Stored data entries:
--
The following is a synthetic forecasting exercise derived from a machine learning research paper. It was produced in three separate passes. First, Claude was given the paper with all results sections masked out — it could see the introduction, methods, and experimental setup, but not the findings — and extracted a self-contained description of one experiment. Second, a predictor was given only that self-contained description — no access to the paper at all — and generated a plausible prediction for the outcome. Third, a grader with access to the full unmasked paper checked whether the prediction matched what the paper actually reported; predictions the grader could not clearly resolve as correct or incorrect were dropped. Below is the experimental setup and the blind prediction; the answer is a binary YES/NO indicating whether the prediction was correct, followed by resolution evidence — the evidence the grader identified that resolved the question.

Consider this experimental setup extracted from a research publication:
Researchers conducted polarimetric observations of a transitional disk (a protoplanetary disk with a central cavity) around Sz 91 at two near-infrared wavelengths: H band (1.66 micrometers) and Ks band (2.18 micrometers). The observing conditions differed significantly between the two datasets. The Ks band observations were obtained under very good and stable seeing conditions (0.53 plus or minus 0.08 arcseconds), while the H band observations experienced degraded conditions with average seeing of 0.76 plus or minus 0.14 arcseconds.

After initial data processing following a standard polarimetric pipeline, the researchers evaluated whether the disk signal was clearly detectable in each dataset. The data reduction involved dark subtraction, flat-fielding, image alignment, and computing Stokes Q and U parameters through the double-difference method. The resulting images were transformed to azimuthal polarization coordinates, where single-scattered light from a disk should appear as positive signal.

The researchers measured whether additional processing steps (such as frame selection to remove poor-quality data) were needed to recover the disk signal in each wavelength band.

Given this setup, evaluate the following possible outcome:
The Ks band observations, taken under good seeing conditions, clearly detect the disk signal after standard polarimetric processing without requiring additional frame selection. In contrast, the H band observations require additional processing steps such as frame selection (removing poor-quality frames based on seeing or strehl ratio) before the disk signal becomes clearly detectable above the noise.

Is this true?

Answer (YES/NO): YES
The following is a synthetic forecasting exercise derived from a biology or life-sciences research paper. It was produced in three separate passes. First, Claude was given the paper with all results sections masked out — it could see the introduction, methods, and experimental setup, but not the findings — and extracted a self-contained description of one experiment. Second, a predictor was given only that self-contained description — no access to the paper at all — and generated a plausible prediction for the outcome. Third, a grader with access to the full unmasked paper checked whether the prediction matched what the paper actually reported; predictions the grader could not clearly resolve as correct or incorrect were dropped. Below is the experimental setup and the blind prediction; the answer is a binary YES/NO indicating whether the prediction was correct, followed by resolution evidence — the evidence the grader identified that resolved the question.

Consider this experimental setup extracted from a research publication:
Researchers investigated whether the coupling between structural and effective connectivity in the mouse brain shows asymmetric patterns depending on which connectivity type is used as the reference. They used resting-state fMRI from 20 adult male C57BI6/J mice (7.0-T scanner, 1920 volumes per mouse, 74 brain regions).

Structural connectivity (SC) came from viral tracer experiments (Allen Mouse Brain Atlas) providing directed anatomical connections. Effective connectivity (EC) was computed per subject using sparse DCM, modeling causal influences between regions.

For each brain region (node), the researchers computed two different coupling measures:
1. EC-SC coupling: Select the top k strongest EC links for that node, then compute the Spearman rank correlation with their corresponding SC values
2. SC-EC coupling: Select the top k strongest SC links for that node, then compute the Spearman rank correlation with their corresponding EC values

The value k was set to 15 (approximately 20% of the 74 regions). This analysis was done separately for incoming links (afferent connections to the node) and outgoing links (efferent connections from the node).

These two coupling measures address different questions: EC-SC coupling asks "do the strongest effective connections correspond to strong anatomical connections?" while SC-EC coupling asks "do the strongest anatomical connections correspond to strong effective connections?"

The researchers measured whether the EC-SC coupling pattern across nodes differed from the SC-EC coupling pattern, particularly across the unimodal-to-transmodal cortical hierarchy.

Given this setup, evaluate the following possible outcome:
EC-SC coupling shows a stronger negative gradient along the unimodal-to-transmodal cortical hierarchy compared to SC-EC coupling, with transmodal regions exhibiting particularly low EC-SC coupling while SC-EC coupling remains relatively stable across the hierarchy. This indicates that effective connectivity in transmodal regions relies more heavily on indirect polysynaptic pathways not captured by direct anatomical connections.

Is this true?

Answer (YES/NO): NO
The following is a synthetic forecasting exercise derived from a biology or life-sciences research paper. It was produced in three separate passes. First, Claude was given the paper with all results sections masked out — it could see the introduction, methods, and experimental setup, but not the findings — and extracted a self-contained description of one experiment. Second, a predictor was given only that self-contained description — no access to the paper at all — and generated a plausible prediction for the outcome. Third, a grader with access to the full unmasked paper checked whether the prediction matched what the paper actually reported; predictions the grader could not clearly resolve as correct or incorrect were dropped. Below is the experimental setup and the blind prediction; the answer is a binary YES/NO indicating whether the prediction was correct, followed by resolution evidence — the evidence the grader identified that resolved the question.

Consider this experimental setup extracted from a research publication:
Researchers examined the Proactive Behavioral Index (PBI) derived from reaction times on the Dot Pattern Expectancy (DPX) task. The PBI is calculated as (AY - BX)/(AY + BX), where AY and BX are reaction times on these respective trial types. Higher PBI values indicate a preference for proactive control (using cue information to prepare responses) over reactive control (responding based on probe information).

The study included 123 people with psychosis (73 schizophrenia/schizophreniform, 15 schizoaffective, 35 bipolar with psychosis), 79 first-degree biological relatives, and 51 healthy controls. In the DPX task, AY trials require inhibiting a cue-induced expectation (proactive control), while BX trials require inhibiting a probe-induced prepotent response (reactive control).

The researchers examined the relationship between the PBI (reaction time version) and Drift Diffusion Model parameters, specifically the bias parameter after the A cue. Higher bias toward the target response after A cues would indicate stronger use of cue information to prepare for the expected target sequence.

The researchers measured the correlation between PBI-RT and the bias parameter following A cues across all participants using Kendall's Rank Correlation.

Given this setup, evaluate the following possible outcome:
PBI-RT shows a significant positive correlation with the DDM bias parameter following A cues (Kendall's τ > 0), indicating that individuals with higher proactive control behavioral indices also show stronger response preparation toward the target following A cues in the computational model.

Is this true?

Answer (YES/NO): NO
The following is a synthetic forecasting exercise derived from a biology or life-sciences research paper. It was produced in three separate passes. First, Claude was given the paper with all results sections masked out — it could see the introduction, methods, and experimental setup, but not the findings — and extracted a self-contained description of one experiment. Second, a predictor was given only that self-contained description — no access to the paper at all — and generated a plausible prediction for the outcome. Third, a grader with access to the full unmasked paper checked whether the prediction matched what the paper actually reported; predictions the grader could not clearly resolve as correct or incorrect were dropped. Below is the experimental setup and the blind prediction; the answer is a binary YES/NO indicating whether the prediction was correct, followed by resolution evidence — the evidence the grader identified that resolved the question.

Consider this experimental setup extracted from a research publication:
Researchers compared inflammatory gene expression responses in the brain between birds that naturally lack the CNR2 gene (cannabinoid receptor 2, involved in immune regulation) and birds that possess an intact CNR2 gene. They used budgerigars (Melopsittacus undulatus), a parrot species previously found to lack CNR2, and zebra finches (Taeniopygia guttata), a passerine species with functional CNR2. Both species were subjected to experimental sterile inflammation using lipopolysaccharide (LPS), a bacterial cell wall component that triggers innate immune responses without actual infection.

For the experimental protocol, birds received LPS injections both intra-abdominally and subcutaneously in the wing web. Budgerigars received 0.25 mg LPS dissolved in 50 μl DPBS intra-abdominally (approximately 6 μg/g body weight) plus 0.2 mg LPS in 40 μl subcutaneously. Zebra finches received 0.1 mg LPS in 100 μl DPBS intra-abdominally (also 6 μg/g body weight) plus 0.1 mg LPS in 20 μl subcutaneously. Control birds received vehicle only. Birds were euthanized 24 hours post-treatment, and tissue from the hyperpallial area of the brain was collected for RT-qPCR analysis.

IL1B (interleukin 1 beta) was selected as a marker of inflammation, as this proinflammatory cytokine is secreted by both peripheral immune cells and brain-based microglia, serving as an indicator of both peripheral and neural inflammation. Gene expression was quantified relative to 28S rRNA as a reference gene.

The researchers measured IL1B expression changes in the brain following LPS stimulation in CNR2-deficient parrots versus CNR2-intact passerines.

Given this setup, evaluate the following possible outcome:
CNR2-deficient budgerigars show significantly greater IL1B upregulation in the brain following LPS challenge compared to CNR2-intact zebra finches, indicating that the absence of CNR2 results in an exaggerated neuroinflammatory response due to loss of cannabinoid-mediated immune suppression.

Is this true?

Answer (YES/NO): YES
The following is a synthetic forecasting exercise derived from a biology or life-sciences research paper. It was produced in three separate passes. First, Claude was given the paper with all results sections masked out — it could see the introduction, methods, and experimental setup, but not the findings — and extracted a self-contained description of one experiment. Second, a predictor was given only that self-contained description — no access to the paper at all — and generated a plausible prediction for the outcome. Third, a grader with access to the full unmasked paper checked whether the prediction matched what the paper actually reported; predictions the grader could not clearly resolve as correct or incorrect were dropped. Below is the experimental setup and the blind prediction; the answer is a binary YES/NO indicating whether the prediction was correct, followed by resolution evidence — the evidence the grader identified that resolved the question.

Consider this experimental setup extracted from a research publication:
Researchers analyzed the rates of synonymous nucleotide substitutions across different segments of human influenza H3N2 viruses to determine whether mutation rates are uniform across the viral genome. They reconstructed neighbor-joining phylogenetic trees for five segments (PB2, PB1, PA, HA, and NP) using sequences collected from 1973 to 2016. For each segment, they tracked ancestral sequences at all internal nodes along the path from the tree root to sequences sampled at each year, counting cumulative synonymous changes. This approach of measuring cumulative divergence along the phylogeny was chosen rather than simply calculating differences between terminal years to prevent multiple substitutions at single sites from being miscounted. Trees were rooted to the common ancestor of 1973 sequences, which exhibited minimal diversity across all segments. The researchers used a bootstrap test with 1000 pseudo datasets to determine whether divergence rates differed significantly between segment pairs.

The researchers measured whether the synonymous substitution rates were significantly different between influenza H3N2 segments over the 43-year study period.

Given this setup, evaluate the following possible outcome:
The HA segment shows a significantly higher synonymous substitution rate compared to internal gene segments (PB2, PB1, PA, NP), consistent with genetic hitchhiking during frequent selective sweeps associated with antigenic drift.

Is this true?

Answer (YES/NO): NO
--
Every line above that carries the string "probe" should be copied.

Researchers examined the Proactive Behavioral Index (PBI) derived from reaction times on the Dot Pattern Expectancy (DPX) task. The PBI is calculated as (AY - BX)/(AY + BX), where AY and BX are reaction times on these respective trial types. Higher PBI values indicate a preference for proactive control (using cue information to prepare responses) over reactive control (responding based on probe information).
The study included 123 people with psychosis (73 schizophrenia/schizophreniform, 15 schizoaffective, 35 bipolar with psychosis), 79 first-degree biological relatives, and 51 healthy controls. In the DPX task, AY trials require inhibiting a cue-induced expectation (proactive control), while BX trials require inhibiting a probe-induced prepotent response (reactive control).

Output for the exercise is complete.